# Task details:
Rewrite the records, requests and all, starting at the line that contains "What is the distance" and ending at the last line, with both ends included. In the answers, lower each number, whether a distance or a box coordinate, by 12.

Source data
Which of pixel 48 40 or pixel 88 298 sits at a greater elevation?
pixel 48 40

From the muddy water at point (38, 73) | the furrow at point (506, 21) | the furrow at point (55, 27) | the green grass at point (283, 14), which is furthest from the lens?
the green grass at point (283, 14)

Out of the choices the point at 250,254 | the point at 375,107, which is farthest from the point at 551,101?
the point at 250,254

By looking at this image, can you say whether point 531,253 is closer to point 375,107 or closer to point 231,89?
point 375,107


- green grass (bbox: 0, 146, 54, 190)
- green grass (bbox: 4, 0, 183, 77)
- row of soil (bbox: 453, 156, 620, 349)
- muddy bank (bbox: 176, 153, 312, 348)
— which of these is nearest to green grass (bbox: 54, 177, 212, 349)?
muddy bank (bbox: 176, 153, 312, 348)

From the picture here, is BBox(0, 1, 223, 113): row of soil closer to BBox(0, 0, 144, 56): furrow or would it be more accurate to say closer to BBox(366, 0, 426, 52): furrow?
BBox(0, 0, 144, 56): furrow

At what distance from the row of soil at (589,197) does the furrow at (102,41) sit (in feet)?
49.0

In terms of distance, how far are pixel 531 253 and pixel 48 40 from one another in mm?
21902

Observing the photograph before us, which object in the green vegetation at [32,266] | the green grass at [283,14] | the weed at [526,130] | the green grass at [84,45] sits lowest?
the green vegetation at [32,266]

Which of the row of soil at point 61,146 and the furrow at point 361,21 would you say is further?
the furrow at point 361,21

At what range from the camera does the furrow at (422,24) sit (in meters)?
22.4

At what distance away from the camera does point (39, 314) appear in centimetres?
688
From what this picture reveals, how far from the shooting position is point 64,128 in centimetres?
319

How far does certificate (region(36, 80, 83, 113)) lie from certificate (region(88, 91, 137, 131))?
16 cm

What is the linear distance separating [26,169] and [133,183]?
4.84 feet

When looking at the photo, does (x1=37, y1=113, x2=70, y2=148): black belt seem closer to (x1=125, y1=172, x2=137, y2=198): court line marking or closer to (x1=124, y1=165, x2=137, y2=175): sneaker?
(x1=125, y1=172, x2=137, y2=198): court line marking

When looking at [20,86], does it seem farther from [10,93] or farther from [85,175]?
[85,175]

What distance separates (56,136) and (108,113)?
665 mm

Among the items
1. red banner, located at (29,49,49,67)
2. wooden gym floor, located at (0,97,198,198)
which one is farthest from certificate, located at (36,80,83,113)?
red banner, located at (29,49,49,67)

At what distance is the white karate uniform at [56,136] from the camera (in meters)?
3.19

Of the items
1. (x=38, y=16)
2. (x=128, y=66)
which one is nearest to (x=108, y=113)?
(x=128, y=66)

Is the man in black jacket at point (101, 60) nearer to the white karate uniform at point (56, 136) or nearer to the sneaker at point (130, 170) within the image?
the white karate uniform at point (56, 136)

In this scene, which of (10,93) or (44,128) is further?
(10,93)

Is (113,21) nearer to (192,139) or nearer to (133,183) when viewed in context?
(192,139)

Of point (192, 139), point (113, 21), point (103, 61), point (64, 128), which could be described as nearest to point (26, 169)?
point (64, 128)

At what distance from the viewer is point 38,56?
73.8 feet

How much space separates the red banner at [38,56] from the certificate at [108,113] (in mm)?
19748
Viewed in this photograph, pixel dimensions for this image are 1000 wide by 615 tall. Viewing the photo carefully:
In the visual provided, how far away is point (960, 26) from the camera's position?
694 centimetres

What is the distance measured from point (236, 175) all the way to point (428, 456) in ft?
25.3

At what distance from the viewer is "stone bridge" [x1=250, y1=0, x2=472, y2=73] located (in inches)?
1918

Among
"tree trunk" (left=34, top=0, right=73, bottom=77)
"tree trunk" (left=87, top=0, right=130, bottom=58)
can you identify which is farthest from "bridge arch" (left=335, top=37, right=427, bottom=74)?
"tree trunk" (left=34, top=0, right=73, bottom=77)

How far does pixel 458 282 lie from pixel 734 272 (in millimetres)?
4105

# Exercise answer:
What is the distance measured from point (236, 175) all the way to point (428, 456) in ft?
13.3

At what distance from the viewer is "stone bridge" [x1=250, y1=0, x2=472, y2=73] located (in inches)?
1906

Among
"tree trunk" (left=34, top=0, right=73, bottom=77)
"tree trunk" (left=87, top=0, right=130, bottom=58)
can you identify which is farthest from "bridge arch" (left=335, top=37, right=427, bottom=74)?
"tree trunk" (left=22, top=-12, right=61, bottom=65)

How far does pixel 458 282 lie from pixel 734 272 (in millimetres)?
4093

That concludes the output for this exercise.